**** Document extract ****
[SYSTEMDS-3549] Hidden Markov model builtin #1838

cluelesprogrammer · 2023-06-07T17:58:54Z

No description provided.

Baunsgaard · 2023-06-07T19:38:16Z

Hi @cluelesprogrammer ,

Yes the files are located correctly.

Next steps are to (as we texted about before):

Take a bit of inspiration from the other files, to define an interface of these methods such that you take an input X that you want to train on for the hmm.dml and a input X that you want to predict on for the hmmPredict.dml. As a starting point just make the methods call stop("NotImplemented").
You can integrate these into the system by adding them in /src/main/java/org/apache/sysds/common/Builtins.java, again look at how other builtin functions are done.
Then try to call it from a new file that is not in the repository, perhaps make a /temp directory can a file called test.dml that calls your new builtin.
Add a test that verifies that the builtin is working/throwing the not implemented in src/test/java/org/apache/sysds/test/functions/builtin either part1 or 2, again find some inspiration from other tests.

Once the above is done start making the HMM implementation.

I suggest you just do the work on top of this PR.

Baunsgaard · 2023-06-09T09:25:07Z

scripts/builtin/hmm.dml

+# P     Probability of the set of outputs
+# --------------------------------------------------------------------------------------------
+
+hmm = function(Matrix[Double] X) 


since you are allowed to define more than one function in these files, we require you to mark the main function with: m_ , aka here it become m_hmm

Baunsgaard

It looks good so far you just have to write the test matrix to disk and verify that the test executes correctly with the correct output.

Baunsgaard · 2023-06-16T10:49:16Z

src/test/java/org/apache/sysds/test/functions/builtin/part1/BuiltinHMMPredictTest.java

+			writeInputMatrixWithMTD("X", X, true);
+			"""
+
+			runTest(true, false, null, -1);


this only runs your code. it does not verify something happened.

you can alternatively call it like

String stdout = runTest(null).toString()

then you get the output from the experiment if you also call before setOutputBuffering(true);

Baunsgaard

Hi @cluelesprogrammer

To Finish the submission i expect at least:

A test that verify behavior not just that your method is running.
**** Material provided ****
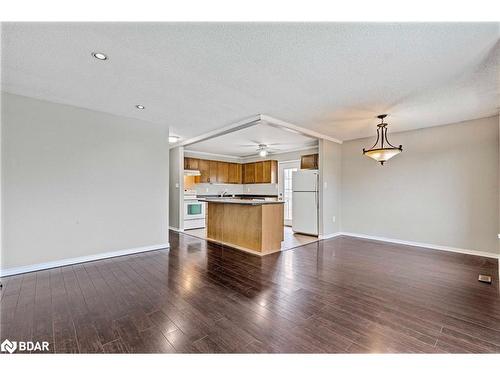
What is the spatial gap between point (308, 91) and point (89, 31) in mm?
2351

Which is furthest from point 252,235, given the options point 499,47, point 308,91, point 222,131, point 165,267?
point 499,47

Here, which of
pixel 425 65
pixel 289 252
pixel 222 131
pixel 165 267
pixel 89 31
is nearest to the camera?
pixel 89 31

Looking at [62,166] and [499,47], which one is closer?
[499,47]

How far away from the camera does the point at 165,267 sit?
3.37 metres

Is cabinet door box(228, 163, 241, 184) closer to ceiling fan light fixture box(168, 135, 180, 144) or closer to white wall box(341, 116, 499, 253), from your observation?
ceiling fan light fixture box(168, 135, 180, 144)

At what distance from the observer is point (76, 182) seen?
354 cm

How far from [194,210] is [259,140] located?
9.03ft

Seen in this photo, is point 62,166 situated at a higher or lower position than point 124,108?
lower

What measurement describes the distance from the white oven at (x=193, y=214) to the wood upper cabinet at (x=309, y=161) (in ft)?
10.5

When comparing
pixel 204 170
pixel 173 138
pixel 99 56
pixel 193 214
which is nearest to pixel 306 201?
pixel 193 214

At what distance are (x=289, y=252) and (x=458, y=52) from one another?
349cm

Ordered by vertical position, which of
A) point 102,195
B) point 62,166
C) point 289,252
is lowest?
point 289,252
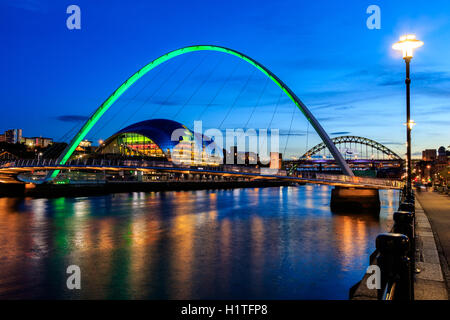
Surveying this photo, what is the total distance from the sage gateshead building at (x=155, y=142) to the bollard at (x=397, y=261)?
9813cm

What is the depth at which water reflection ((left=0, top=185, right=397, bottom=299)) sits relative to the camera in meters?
14.7

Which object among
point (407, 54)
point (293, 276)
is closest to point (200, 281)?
point (293, 276)

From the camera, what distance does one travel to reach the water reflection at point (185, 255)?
1473 cm

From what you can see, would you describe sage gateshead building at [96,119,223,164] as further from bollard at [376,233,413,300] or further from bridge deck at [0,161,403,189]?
bollard at [376,233,413,300]

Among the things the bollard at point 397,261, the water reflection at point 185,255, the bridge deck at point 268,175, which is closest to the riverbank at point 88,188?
the bridge deck at point 268,175

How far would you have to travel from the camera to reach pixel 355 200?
44062 mm

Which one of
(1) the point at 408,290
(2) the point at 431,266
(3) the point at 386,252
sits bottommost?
(2) the point at 431,266

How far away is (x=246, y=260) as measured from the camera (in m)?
19.9

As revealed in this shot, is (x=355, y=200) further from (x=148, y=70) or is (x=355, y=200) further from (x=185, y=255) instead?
(x=148, y=70)

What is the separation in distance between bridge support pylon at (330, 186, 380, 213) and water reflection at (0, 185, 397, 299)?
5.08m

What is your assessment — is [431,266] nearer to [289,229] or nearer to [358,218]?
[289,229]

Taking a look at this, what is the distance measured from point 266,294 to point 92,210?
3412 cm

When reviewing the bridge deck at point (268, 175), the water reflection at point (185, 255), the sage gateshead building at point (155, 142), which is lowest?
the water reflection at point (185, 255)

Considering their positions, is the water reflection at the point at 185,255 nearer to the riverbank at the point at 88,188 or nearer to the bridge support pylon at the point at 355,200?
the bridge support pylon at the point at 355,200
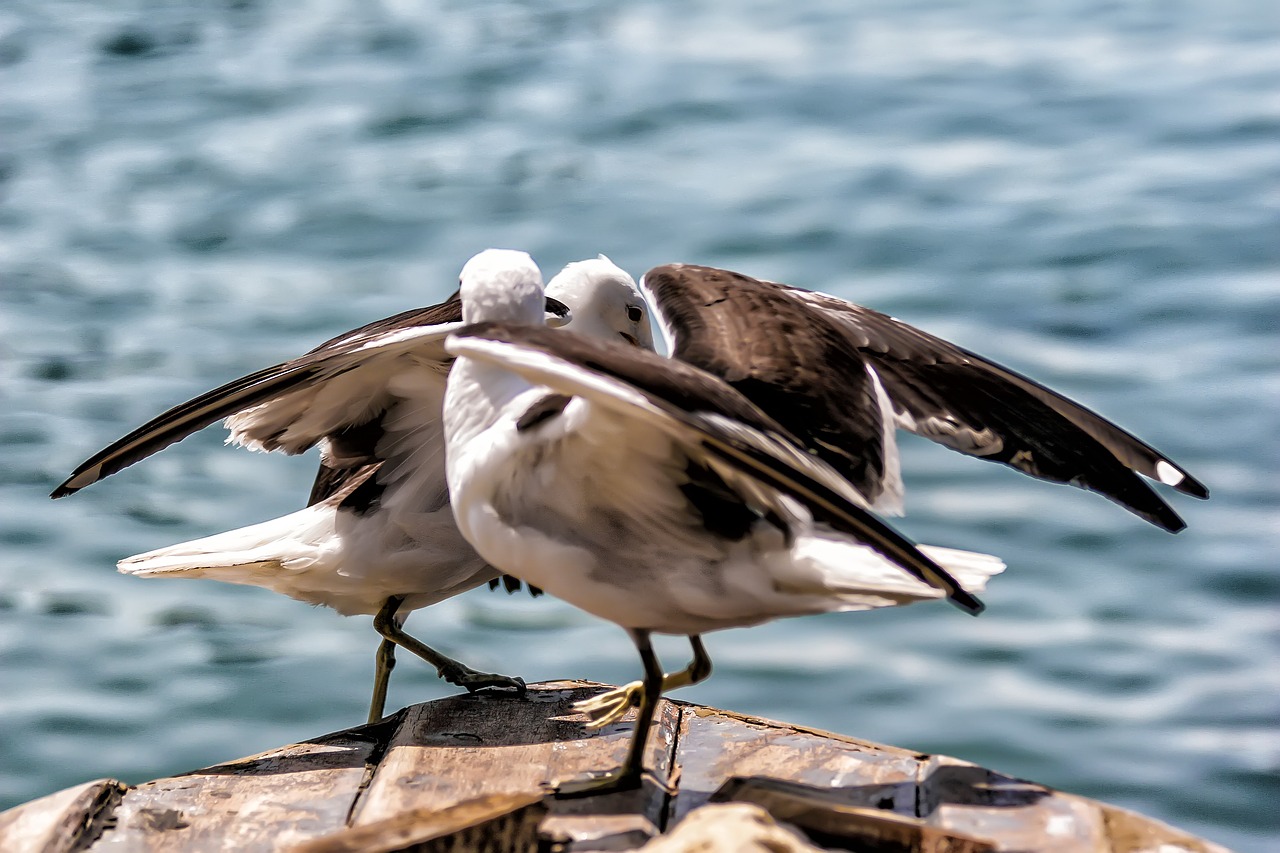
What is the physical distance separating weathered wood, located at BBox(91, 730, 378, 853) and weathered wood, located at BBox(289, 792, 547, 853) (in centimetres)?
21

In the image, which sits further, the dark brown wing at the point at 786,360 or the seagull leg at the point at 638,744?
the dark brown wing at the point at 786,360

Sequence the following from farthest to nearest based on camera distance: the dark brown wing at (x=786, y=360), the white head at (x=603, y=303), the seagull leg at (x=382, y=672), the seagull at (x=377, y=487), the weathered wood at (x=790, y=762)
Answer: the seagull leg at (x=382, y=672) → the white head at (x=603, y=303) → the seagull at (x=377, y=487) → the dark brown wing at (x=786, y=360) → the weathered wood at (x=790, y=762)

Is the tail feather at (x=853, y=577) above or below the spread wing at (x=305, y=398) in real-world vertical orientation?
below

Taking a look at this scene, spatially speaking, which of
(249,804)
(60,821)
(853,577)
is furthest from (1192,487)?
(60,821)

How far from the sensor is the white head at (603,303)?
3.72m

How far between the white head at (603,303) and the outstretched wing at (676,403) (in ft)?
4.39

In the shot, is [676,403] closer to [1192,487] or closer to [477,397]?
[477,397]

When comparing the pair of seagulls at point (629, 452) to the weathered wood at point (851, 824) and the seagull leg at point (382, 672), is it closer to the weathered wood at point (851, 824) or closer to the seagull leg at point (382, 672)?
the seagull leg at point (382, 672)

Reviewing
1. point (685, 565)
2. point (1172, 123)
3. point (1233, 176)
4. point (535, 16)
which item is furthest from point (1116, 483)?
point (535, 16)

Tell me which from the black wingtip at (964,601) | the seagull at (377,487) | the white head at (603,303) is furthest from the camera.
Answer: the white head at (603,303)

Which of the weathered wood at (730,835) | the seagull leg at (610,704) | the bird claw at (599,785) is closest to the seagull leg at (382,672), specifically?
the seagull leg at (610,704)

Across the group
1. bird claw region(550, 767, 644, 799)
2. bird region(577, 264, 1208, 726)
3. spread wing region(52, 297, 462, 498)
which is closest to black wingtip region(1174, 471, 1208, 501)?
bird region(577, 264, 1208, 726)

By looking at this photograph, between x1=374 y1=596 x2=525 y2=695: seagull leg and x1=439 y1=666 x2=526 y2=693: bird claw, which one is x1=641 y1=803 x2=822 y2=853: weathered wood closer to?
x1=439 y1=666 x2=526 y2=693: bird claw

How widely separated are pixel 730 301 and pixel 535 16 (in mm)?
9448
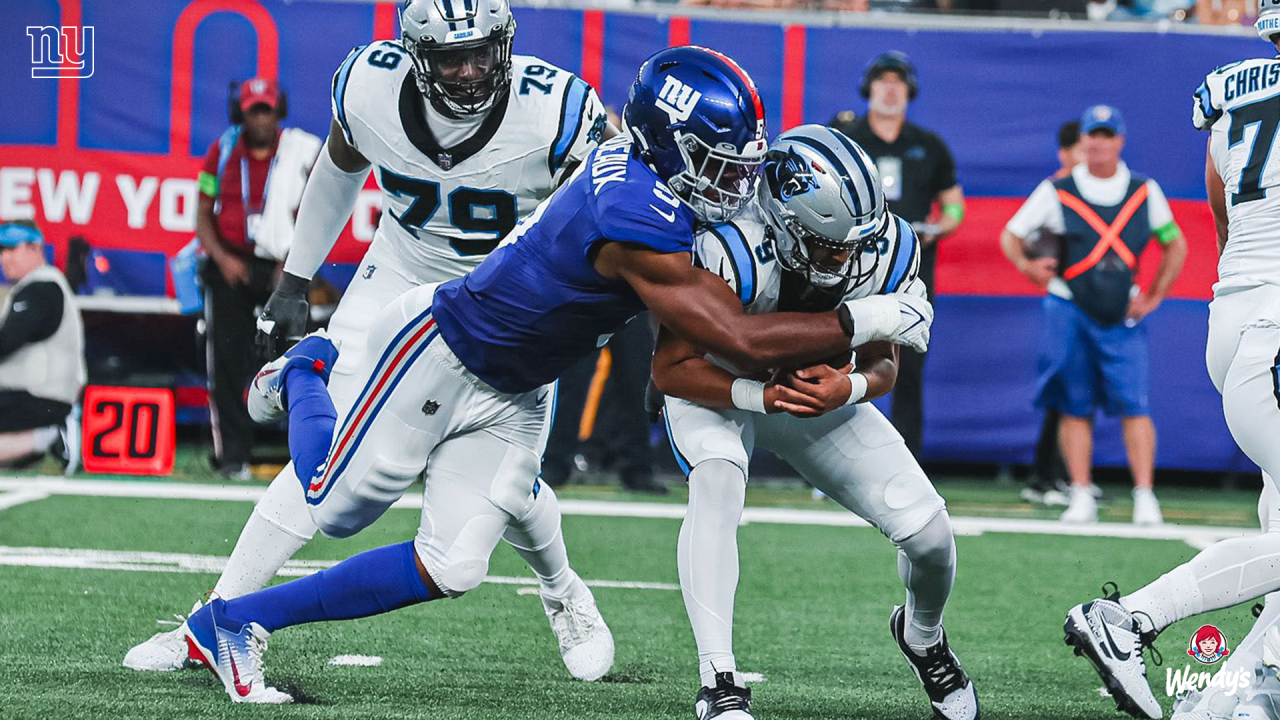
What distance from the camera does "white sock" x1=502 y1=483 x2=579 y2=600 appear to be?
390 centimetres

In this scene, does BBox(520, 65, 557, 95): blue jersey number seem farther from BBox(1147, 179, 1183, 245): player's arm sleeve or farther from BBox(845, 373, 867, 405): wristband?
BBox(1147, 179, 1183, 245): player's arm sleeve

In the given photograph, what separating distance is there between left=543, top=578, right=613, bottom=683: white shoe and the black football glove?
99cm

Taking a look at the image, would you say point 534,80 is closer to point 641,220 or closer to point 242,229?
point 641,220

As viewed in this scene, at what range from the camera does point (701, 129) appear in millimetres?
3232

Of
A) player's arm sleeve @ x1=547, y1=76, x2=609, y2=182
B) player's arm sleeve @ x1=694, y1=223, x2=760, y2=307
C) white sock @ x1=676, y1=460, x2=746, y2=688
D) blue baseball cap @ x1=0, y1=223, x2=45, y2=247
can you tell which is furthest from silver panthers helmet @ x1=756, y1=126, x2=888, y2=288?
blue baseball cap @ x1=0, y1=223, x2=45, y2=247

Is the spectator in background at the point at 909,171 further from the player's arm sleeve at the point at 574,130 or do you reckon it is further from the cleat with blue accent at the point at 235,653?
the cleat with blue accent at the point at 235,653

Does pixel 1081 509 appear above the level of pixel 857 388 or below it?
below

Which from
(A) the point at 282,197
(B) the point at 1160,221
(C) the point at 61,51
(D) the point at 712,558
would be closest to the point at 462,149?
(D) the point at 712,558

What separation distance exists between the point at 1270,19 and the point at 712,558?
5.82ft

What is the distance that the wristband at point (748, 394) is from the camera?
332 centimetres

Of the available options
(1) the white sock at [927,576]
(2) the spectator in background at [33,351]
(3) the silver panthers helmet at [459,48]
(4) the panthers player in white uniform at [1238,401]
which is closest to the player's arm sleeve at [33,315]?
(2) the spectator in background at [33,351]

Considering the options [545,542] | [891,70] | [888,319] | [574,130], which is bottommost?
[545,542]

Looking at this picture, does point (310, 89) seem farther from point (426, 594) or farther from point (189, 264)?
point (426, 594)

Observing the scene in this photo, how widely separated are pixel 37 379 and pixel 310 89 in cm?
213
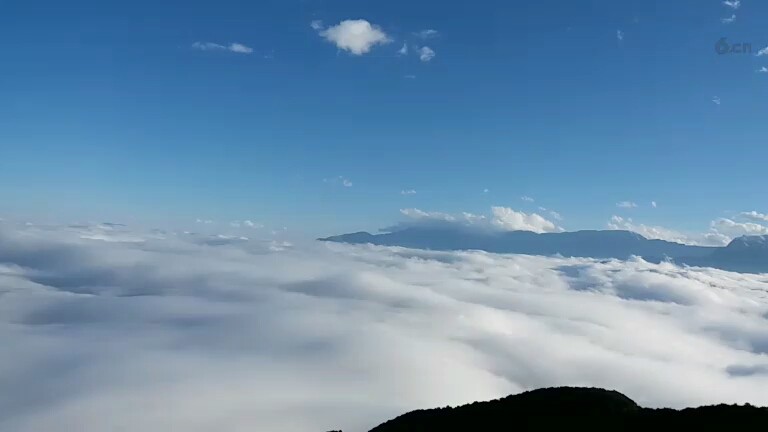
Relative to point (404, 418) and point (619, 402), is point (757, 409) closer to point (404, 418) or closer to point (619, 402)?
point (619, 402)

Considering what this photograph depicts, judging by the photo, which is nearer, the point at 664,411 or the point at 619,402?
the point at 664,411

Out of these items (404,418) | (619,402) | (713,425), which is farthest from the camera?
(404,418)

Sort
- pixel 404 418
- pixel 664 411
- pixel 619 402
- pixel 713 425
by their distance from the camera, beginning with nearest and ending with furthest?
pixel 713 425
pixel 664 411
pixel 619 402
pixel 404 418

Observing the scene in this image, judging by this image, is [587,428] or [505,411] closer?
[587,428]

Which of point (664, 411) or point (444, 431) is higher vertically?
point (664, 411)

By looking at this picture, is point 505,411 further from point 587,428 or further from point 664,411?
point 664,411

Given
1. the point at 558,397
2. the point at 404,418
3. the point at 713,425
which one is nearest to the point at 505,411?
the point at 558,397

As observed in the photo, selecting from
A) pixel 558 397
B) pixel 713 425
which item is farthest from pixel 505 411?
pixel 713 425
****
Task to complete
Continue the code review thread on the Hidden Markov model builtin, starting right after its last sentence.

Expected answer
If it is impossible to implement the HMM itself, then at least test the HMM predict in accordance to what you think it should do, and make clear indications where in the code elements are missing for a full implementation. Otherwise a full simple version of HMM would be required, it does not have to be efficient.

Best regards
Sebastian

scripts/builtin/hmm.dml

Baunsgaard · 2023-07-07T13:13:05Z

scripts/builtin/hmm.dml

+        iteration, break.
+        */
+    }
+}


new lines in end of files.

I do not understand this. Could you please clarify?

simple, GitHub indicate with a big red mark that there is no newline. The code does work, but we try to make it consistent across files.

Should I add or remove a newline?

scripts/builtin/hmm.dml

scripts/builtin/hmmPredict.dml

Baunsgaard

Hi @cluelesprogrammer

I went through the code again.
It looks okay, so i would say it is a passed AMLS project.
But i did leave some coding comments, that we need to look into before we merge it.

Thanks for the PR and help (but do not feel forced to do it.)

Baunsgaard · 2023-07-23T20:09:14Z

scripts/builtin/hmm.dml

+
+    #X should have the size of 1 * ncols
+    #should be transposed for the unique function
+    unique_X = matrix(X, rows=ncol(X), cols=1)


to transpose call t(X)

Baunsgaard · 2023-07-23T20:09:47Z

scripts/builtin/hmm.dml

+
+    search = TRUE
+    nr_states = 2
+    seed = 42


make seed an argument initially

Baunsgaard · 2023-07-23T20:14:41Z

scripts/builtin/hmm.dml

+    #X should have the size of 1 * ncols
+    #should be transposed for the unique function
+    unique_X = matrix(X, rows=ncol(X), cols=1)
+    nr_outputs = unique_vals(unique_X)


we have a builtin function to calculate the number of unique values:
countDistinct()

you can give it an direction if you want to know the number of distinct in columns, rows or entirety.

Baunsgaard · 2023-07-23T20:15:36Z

scripts/builtin/hmm.dml

+    seed = seed+1
+    B = col_normalize(matrix(1/nr_outputs,rows=nr_states, cols=nr_outputs) + rand(rows=nr_states, cols=nr_outputs, seed=seed))
+    seed = seed+1
+    ip = matrix(1/nr_states, rows=nr_states, cols=1) + rand(rows=nr_states, cols=1, seed=seed)


Also, each call to random have to have a unique seed. A suggestion for this is to make each rand call with seed += 1. (+= is not supported so you have to assign back the seed with seed = seed + 1, between the lines.)

Baunsgaard · 2023-07-23T20:18:12Z

scripts/builtin/hmm.dml

+    #initialize state transition and emmission matrices uniformly
+    A = col_normalize(matrix(1/nr_states, rows=nr_states, cols=nr_states) + rand(rows=nr_states, cols=nr_states, seed=seed))
+    seed = seed+1
+    B = col_normalize(matrix(1/nr_outputs,rows=nr_states, cols=nr_outputs) + rand(rows=nr_states, cols=nr_outputs, seed=seed))


Values contained in the matrix is equivalent in each cell for both calls.
perhaps the value to put into the matrix can be calculated once and then assigned into a matrix?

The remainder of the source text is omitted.